Traditional tissue engineering strategies employ a “top-down” approach, in which cells are seeded on a biodegradable scaffold. Using this approach, the cells are expected to populate the scaffold and create the appropriate ECM and microarchitecture. However, it is very difficult to replicate tissue microarchitecture using a top-down approach even in spite of the wealth of advanced surface biofunctionalization methods and native decellularized scaffolds available. In a “bottom-up” approach, modular tissue engineering aims to address the challenge of recreating biomimetic structures by designing structural features on the micron scale to build modular tissues that can be used as building blocks to create larger tissues.[19] The use of TiO2-doped microcarriers for modular tissue engineering is particularly promising for bone regeneration strategies as titanium is widely used for orthopaedic and dental procedures, supporting osteogenesis even when a disease such as diabetes dampens the intrinsic regeneration response.[20-22]

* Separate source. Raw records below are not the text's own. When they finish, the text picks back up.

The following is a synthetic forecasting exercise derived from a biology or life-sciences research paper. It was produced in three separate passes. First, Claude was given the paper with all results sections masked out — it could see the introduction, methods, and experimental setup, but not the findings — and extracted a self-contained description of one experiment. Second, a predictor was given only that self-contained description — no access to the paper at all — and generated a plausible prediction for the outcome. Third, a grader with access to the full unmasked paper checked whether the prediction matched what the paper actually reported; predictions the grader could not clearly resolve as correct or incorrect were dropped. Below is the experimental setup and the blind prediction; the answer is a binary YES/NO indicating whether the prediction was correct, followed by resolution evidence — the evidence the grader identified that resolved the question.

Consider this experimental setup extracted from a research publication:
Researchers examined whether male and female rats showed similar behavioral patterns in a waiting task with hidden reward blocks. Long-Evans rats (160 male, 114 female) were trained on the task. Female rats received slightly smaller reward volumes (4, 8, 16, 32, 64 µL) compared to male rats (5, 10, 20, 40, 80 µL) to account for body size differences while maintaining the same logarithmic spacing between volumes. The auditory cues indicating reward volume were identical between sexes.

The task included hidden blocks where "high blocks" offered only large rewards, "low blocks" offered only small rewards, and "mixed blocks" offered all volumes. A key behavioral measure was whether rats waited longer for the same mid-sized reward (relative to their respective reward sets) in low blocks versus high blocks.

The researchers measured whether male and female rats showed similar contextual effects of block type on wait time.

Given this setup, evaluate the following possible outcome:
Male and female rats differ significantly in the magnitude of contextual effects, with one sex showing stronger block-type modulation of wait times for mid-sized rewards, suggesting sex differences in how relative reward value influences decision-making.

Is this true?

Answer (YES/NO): NO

Compared to pre-fabricated bulk scaffolds, microcarriers offer a range of unique features: (a) expansion capacity that can be scaled according to the individual patient requirements such as size of defect; (b) the possibility of easy and quick injection without larger surgical procedures[23]; (c) enhanced versatility in fitting the unique, site-specific shape of a defect as compared to a pre-fabricated bulk scaffold and (d) homogeneous distribution of cells throughout an agglomerated construct of cell-loaded microcarriers. These features make microcarriers a promising alternative to bulk scaffolds.

Conclusions

TiO2-doped bioactive glass microcarriers offer great potential as a scalable expansion tool for the cell therapy industry and may also serve a dual purpose by doubling as a dynamic method for tissue engineering. Surface modifications for further biofunctionalization could yield microcarriers that are valuable tools for cell expansion and tissue engineering.

Funding

This work was part supported by WCU Program through the National Research Foundation of Korea (NRF) funded by the Ministry of Education, Science and Technology (No. R31-10069).